Lo más sorprendente es la desvergüenza con la que lo escenifica y proclama. ¡Que todo el mundo se entere! El terror y la violencia como principal instrumento de amedrentamiento. Seguro que ha filtrado también su intención de colocar un artefacto nuclear en el espacio, justo cuando ahora además procede, por boca de su machaca Medvédev, a amenazar a Occidente con un ataque nuclear si sigue porfiando en no reconocer lo que considera sus fronteras legítimas. Ucrania, desde luego, ¿pero por qué no los Bálticos también? Como buen depredador, ha olido la debilidad y cobardía de sus adversarios: unos Estados Unidos que pronto pueden caer bajo las garras de otro loco imprevisible, y una Europa fatigada y fragmentada también por guerras culturales y los conflictos derivados del combate al cambio climático, que pueden propiciar un nuevo empujón hacia la extrema derecha. Y tocada también por el propio desenvolvimiento del conflicto en Palestina y una total y escandalosa ausencia de liderazgo. Mientras tanto, Ucrania se queda sin munición.

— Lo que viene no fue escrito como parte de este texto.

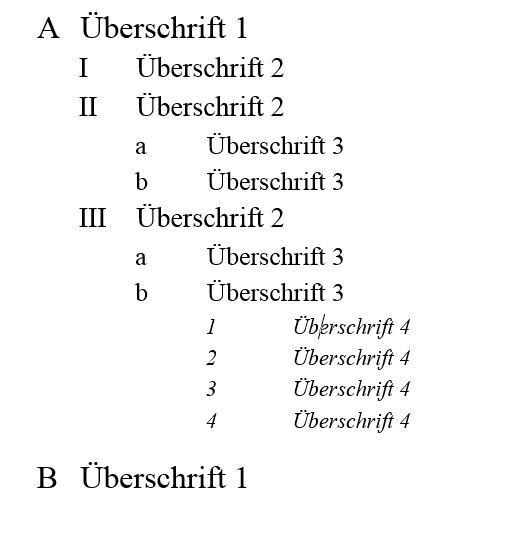 alphanumerische Gliederung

Por parafrasear al filósofo de Königsberg, Europa ha vuelto a reincidir en su minoría de edad autoculpable, incapaz de hacer honor a los principios que proclama y a la responsabilidad que le exige este momento histórico. Pávida y ensimismada, cae de nuevo en la tentación de reemprender el camino de Múnich. Pronto Ucrania puede jugar el papel de los Sudetes, pensando así que quizá podrá evitar una nueva guerra. El matonismo de Putin es perfectamente racional. Basta un somero análisis de donde nos hallamos, probablemente en el momento más bajo de nuestras ansias de libertad, con el civismo republicano hecho unos zorros. Es además muy congruente con lo que significa Rusia, el gigante con pies de barro que ha demostrado ser hasta ahora en Ucrania. Pero capaz de amedrentar con la amenaza nuclear. Putin no va a desperdiciar el único activo que le queda.

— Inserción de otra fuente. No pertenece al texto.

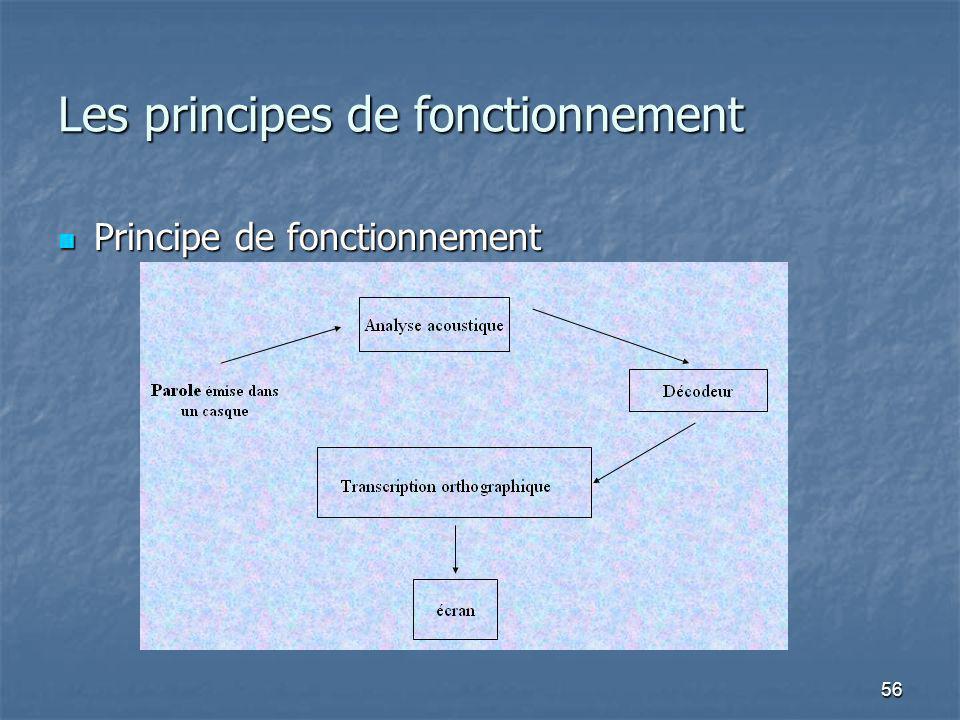 56 Les principes de fonctionnement Principe de fonctionnement Principe de fonctionnement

Es posible que no estemos en condiciones de llevar a la práctica el rigorismo que nos exige el imperativo categórico kantiano. Atendamos entonces al menos exigente de su reinterpretación por Adorno: “Obra y piensa de tal modo que Auschwitz no se repita, que no ocurra nada parecido”. No plegarse al totalitarismo debe ser la motivación moral mínima a partir de la cual guiar nuestra acción colectiva. O, por decirlo con Camus, “impedir que el mundo se deshaga”. No sé yo si hasta eso es ya demasiado pedir a esta nueva raza de políticos sonámbulos que caminan directos al precipicio.